Çâr-anâsır perdesini zâtına kılmış nikâb
Akl-ı küll senden ibaret nefha-i âlî-cenâb
Sendedir sırr-ı emânet ey kulûb-ı âfitâb
"Alleme'l-esmâ" ya mazhar olduğun bilmez miyem

Ey beşer sûretli insan ey melek-sîmâ habîb
Nûr-ı vechinde görünür çok alâmetler acîb
Bâğ-ı vahdet güllerine bir güzîde andelîb
Nûr-ı Ahmed'den zuhura geldiğin bilmez miyem

Derdime derman seni buldum eyâ hazık tabîb
Bu anâsır bendine mesdûd olup kaldım garîb
Bu cihanda senden özge bulmadım sâdık muhîb
Yek nazarda bendeyi kurtardığın bilmez miyem

Destgîrim ol cemî-i pîr ü pirân hürmeti
"Küntü kenz" in pâdişâhı rûh-ı sultân hürmeti
Şeyh-i azam Pîr-i Tâgî Abdurrahmân hürmeti
Dergâhın dârü'l-emânım olduğun bilmez miyem

Salih'i hicran oduna yaktı hep kahr-ı Celâl
Nâ-tüvânım yok tahammül kalmadı sabra mecal
Bî-edeb hâlim sana arz eylemek sahib-kemâl
Cümle ahvâlime vâkıf olduğun bilmez miyem
el-Emân = Medet aman, imdat.

(1) = Yerinin en yüksek makam olduğunu bilmezmiyem.

Rah = Yol, tarikat

Mahrem-i esrar = Sırlan bilen

Çâr anâsır = Dört madde (Toprak, Su, Hava, Ateş).

Nikâb = Örtü.

Akl-ı küll = Allah'ın ilmi, eşyanın ahengi.

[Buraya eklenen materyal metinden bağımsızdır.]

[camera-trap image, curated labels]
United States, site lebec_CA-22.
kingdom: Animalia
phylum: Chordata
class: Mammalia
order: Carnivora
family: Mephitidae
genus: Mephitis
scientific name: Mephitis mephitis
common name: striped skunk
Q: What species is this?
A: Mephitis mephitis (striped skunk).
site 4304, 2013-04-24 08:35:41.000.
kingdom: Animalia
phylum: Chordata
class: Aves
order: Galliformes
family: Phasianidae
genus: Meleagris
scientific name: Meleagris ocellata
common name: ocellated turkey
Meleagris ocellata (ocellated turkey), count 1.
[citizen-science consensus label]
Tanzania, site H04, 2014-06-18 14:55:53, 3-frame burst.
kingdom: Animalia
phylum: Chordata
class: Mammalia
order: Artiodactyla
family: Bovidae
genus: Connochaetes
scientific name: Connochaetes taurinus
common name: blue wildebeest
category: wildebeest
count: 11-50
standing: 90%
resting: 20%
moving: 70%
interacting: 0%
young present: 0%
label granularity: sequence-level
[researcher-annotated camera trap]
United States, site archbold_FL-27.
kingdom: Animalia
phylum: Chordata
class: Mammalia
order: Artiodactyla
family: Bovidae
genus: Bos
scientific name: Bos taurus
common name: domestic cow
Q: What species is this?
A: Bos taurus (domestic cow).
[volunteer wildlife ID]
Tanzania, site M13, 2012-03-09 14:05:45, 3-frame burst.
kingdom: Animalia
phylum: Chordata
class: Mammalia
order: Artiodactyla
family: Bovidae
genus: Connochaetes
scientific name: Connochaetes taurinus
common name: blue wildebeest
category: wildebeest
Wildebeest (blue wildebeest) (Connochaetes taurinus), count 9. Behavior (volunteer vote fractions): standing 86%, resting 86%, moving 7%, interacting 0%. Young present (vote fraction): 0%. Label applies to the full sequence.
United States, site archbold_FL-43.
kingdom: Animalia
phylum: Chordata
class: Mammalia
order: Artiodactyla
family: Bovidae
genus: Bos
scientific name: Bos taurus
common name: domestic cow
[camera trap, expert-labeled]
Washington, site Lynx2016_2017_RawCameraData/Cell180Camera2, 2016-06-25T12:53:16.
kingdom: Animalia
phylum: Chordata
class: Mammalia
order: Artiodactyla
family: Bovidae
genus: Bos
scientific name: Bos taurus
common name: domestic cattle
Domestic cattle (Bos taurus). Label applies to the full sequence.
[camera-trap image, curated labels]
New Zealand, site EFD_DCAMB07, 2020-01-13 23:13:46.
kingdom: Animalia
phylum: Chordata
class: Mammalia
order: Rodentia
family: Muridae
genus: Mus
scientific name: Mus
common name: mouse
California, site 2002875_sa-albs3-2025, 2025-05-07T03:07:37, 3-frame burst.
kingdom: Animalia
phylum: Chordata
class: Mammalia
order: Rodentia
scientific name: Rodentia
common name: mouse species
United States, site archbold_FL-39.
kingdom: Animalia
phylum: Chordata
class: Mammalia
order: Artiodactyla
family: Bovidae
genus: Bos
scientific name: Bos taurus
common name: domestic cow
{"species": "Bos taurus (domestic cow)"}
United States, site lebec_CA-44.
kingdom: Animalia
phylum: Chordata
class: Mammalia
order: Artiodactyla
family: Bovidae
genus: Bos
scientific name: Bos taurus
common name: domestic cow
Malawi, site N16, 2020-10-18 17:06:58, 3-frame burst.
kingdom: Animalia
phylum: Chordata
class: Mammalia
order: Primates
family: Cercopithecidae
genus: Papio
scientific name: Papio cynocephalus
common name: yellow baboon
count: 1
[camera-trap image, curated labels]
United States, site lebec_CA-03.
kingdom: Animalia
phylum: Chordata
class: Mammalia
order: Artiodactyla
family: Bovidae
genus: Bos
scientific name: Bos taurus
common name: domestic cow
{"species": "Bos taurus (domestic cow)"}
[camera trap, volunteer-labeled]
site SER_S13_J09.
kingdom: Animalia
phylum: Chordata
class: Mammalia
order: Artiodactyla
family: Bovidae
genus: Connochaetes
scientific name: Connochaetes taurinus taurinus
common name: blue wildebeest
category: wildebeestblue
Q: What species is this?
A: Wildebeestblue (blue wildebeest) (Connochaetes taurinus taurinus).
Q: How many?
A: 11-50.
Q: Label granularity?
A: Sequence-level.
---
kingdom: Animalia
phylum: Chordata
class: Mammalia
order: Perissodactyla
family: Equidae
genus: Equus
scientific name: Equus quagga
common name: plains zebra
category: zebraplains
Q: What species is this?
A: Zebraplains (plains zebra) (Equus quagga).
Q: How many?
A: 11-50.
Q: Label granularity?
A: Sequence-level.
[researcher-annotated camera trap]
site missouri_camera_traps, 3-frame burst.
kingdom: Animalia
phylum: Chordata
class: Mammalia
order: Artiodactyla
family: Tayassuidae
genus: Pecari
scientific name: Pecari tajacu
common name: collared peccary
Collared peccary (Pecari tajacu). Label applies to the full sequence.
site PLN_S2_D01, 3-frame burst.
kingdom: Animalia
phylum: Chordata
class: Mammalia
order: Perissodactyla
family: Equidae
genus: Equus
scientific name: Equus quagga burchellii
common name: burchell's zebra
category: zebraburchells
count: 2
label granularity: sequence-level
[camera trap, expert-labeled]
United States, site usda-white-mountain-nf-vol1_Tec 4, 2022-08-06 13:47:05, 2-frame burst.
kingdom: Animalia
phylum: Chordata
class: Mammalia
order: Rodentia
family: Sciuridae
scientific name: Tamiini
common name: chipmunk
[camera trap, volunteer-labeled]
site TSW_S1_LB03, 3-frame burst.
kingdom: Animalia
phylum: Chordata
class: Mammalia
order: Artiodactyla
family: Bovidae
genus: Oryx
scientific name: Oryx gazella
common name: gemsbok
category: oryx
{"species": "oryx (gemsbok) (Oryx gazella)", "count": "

Nefha-i âli-cenâb = Yüksek derecelinin nefesi.

Sırr-ı emânet = Emanet sırrı.

Kulûb-u âfitâb = Güzelin kalbi

Allemel esma = "İsimleri öğretti" (Bakara; 31).

Melek-simâ habîb = Melek yüzlü sevgili.

Nûr-ı vech = Yüz nuru.

Güzide = Seçilmiş.

Hâzık tabib = İşinin ehli doktor.

Mesdûd = Kapalı, sed olmuş.

Sâdık muhib = Bağlı seven, sevgisinde sadık.

Yek nazar = Bir bakış.

Deştiğin = Elinden tutucu.

Küntü kenz = 'Gizli hazine idim. (Hadisi Kudsî)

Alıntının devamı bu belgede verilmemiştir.